Employers are now more fiduciary aware

The good news from this flurry of lawsuits is that now your 401Ks are finally drawing serious attention, especially from your plan sponsor. Bloomberg reported that more than 38% of plan sponsors are more concerned about their plans now. On the other hand, the downside of these lawsuits might force plan sponsors to spend more to fend off the lawsuits by hiring retirement plan advisors or expensive lawyers to look over their plans. 

From MyPlanIQ’s point of view, a good 401k plan should at least include the following

  • Major asset coverage. Major core assets should include at least US stocks, Intl stocks, REITs, US bonds, emerging market stocks and optionally commodities funds. 
  • Cheap index funds representing the core assets. For US bonds, some good total return bond funds. 
  • Optional main style funds such as small cap stock funds and dividend stock funds. Optional short term bond funds and international bond funds. 
  • Competitive money market funds. 
It shouldn’t be that hard. However, why we end up with today’s situation is anyone’s guess: it’s certainly a good synopsis of our past/current financial products/sales culture (our guess). 


We don’t necessarily encourage readers to pick on your plans and initiate class action suits against your plan sponsors. At the end of the day, our goal is to improve the quality of a plan, not to enrich a lawyer or destroy your employer. However, current environment does serve as a good background to push reform through, if there is a need.

A example retirement plan

Finally, we present a good retirement (403b) plan THE UNIVERSITY OF PENNSYLVANIA MATCHING PLAN. The plan provides several investment options including from TIAA-CREF and Vanguard.
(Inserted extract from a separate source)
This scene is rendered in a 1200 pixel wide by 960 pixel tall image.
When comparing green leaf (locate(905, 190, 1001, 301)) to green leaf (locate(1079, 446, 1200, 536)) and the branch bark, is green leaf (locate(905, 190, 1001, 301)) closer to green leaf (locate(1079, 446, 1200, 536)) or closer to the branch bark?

The link above is for Vanguard’s funds. It covers the major asset classes mentioned above and it’s average fund expense ratio is 0.28% because of the inexpensive Vanguard (index) funds. This plan has a MyPlanIQ’s plan rating 89 out of 100:

Market Overview

Stocks, bonds and gold are maintaining their high level after a mini-scare from last Friday’s Federal Reserve’s statement. At this juncture, several major key factors are interplayed: president election year politics, extended (overvalued) stock/bond market and Federal Reserve’s desperate attempt to raise interest rate so that it can resort to interest rate policy when the next recession hits. A popular belief at the moment is that markets will be on hold till the election is over. However, whether the over-extended markets can sustain for that long is by no means guaranteed. 

For more detailed asset trend scores, please refer to 360° Market Overview

We would like to remind our readers that since the financial crisis in 2008-2009, we have not seen substantial structural change in the U.S., European and emerging market economies. Economies have heavily relied on low interest debts. Capital might be misallocated to unproductive investments and consumption. U.S. stock valuation is at a historically high level. It is thus not a good time to take excessive risk. However, we remain optimistic on U.S. economy in the long term and believe much better investment opportunities will arise in the future. 

We again would like to stress for any new investor and new money, the best way to step into this kind of markets is through dollar cost average (DCA), i.e. invest and/or follow a model portfolio in several phases (such as 2 or 3 months) instead of the whole sum at one shot.